Enough with the spreadsheet already!
So do I agree with the list? Well, I definitely do not think these are the 75 best horror movies and certainly they are not my 75 favorites - probably not yours either. Nosferatu, the famously overrated silent vampire movie, is right up near the top where it seems all critics think it should be while The Shining, a favorite among horror fans, is ranked dead last. But hey, at least The Shining made the list. Some really great horror films are conspicuously absent; The Exorcist, The Omen, Poltergeist, or my current vote for the scariest movie ever: The Conjuring. And no sign of the Insidious series, which I am a fan of, or the Friday the 13th films, which I am not a fan of. After seven sequels and a remake, couldn't we safely say that Jason has a place? If Jaws is a horror film then where is Cujo? And what about the 1990 TV Series that spawned perhaps the most anticipated horror remake this year: It? Let's just say that few if any lists are identical (another statistic I am not going to chase) and my top 75 won't be your top 75 - or anybody else's top 75. So by definition, I'm pretty sure nobody agrees with the list.

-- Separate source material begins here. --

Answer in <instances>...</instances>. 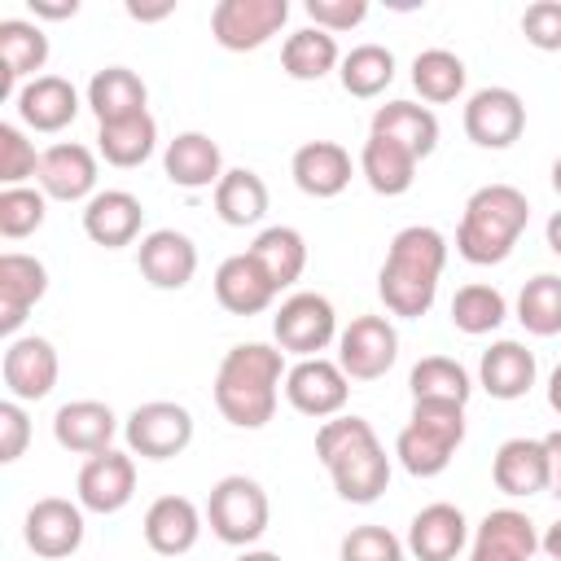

But remember, these are the not the "best," just the "top rated." And that information is, I think, a little bit dangerous. How many times do you decide to see a movie - or rather NOT see a movie - based on a critic's review?
So this season, choose movies that appeal to your own scary rules. Enjoy the gratuitous scares, the re-told plots, the cliched endings, the remakes, the originals ... all of it. Because the only thing that matters is what you think. Was it worth your time, would you watch it again, and does it go on this year's moviefest list?
Preseason is upon us folks. Time to make your own lists.